- 42
Sean Scully
Description
- Sean Scully
- Wall of Light Day
signed, titled and dated 2003 on the reverse
- oil on canvas
- 75 x 85 in. 190.5 x 215.9 cm.
Provenance
Acquired by the present owner from the above in April 2003
Condition
In response to your inquiry, we are pleased to provide you with a general report of the condition of the property described above. Since we are not professional conservators or restorers, we urge you to consult with a restorer or conservator of your choice who will be better able to provide a detailed, professional report. Prospective buyers should inspect each lot to satisfy themselves as to condition and must understand that any statement made by Sotheby's is merely a subjective qualified opinion.
NOTWITHSTANDING THIS REPORT OR ANY DISCUSSIONS CONCERNING CONDITION OF A LOT, ALL LOTS ARE OFFERED AND SOLD "AS IS" IN ACCORDANCE WITH THE CONDITIONS OF SALE PRINTED IN THE CATALOGUE.

-----

▸ **Required tasks**:
**A)** Copy the lot description for the Sean Scully painting word for word, from "NOTWITHSTANDING THIS REPORT" to "IN THE CATALOGUE.".
**B)** Please continue the lot description for the Sean Scully painting from the point where it stops.

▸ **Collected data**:

-----

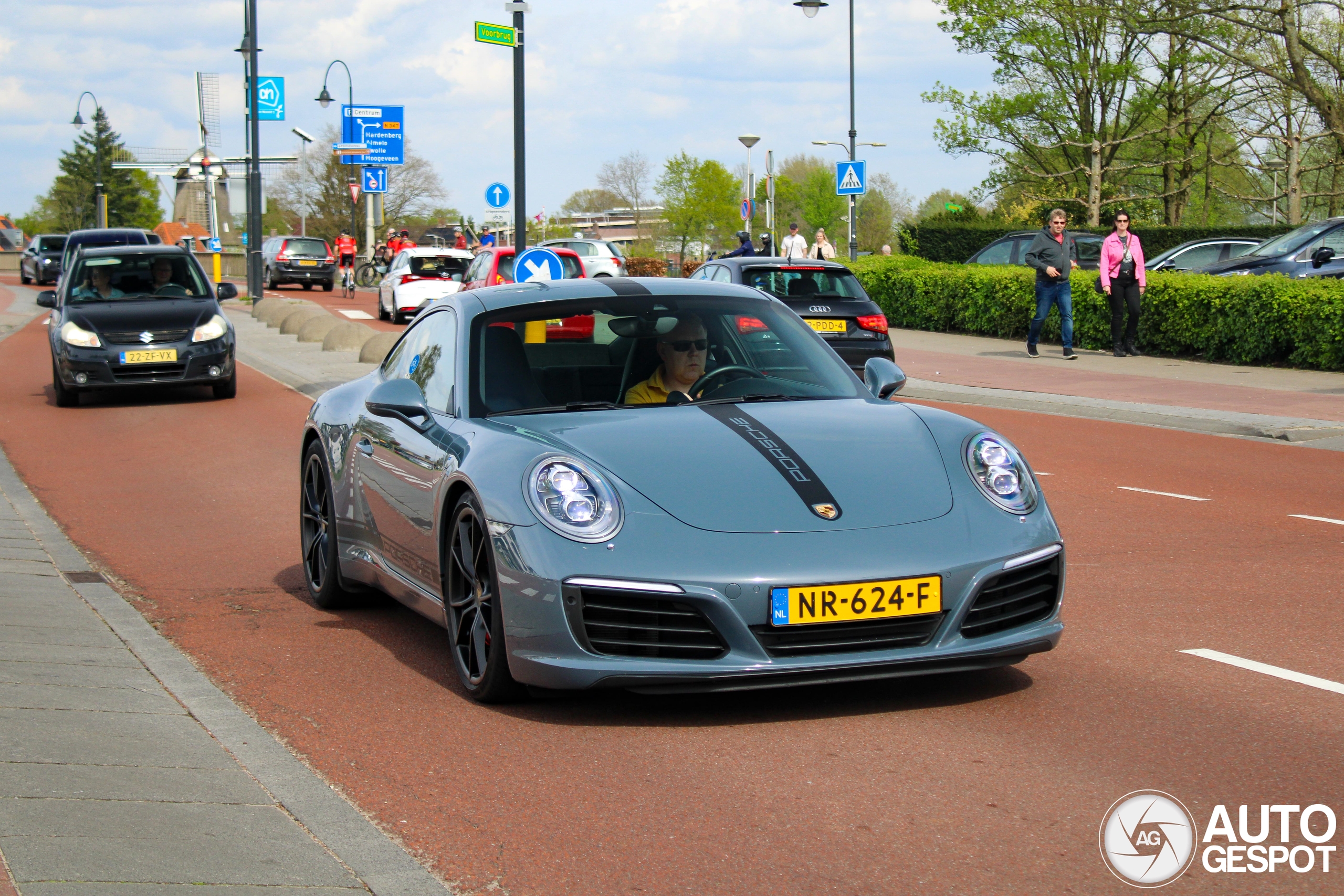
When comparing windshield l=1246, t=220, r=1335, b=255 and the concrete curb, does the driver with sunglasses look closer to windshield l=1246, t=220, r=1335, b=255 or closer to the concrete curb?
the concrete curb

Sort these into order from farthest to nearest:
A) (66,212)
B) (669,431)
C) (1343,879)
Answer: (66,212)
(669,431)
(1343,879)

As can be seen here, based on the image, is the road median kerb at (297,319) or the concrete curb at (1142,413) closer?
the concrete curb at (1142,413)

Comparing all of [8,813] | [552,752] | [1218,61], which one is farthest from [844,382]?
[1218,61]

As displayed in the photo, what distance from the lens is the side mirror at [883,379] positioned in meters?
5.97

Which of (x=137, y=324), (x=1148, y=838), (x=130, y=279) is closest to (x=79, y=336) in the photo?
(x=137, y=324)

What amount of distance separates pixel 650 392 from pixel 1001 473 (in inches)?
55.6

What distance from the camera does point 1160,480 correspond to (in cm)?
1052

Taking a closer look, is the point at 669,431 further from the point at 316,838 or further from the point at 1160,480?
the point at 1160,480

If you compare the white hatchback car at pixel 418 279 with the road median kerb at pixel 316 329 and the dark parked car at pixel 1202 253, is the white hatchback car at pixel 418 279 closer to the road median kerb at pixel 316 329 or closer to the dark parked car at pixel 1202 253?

-----

▸ **Answers by task**:
**A)**
NOTWITHSTANDING THIS REPORT OR ANY DISCUSSIONS CONCERNING CONDITION OF A LOT, ALL LOTS ARE OFFERED AND SOLD "AS IS" IN ACCORDANCE WITH THE CONDITIONS OF SALE PRINTED IN THE CATALOGUE.

**B)**
Catalogue Note
The genesis of Sean Scully's Wall of Light paintings was his trip to Mexico in the early 1980s, where he became fascinated by the stacked stones of ancient Mayan walls in the Yucatan peninsula, which, when animated by light, seemed to reflect the passage of time. On his first trip Scully created watercolors in Mexico and 15 years later these studies served as the inspiration for the series of paintings. Wall of Light Day from 2003 is remarkable for its boldness of hue, emotive power and its capacity to convey the quality of light. Compositionally, the work evokes the architectural structure of its title, reminding the viewer of the tactile experience of touching a wall and the visual observation of changes in light across a wall over time. Yet as the contradiction inherent in the series' title implies, these solid structures are dematerialized by Scully's use of color. Physical and metaphysical properties merge, so that there is density in light and weight in the intangibility of ethereal beauty.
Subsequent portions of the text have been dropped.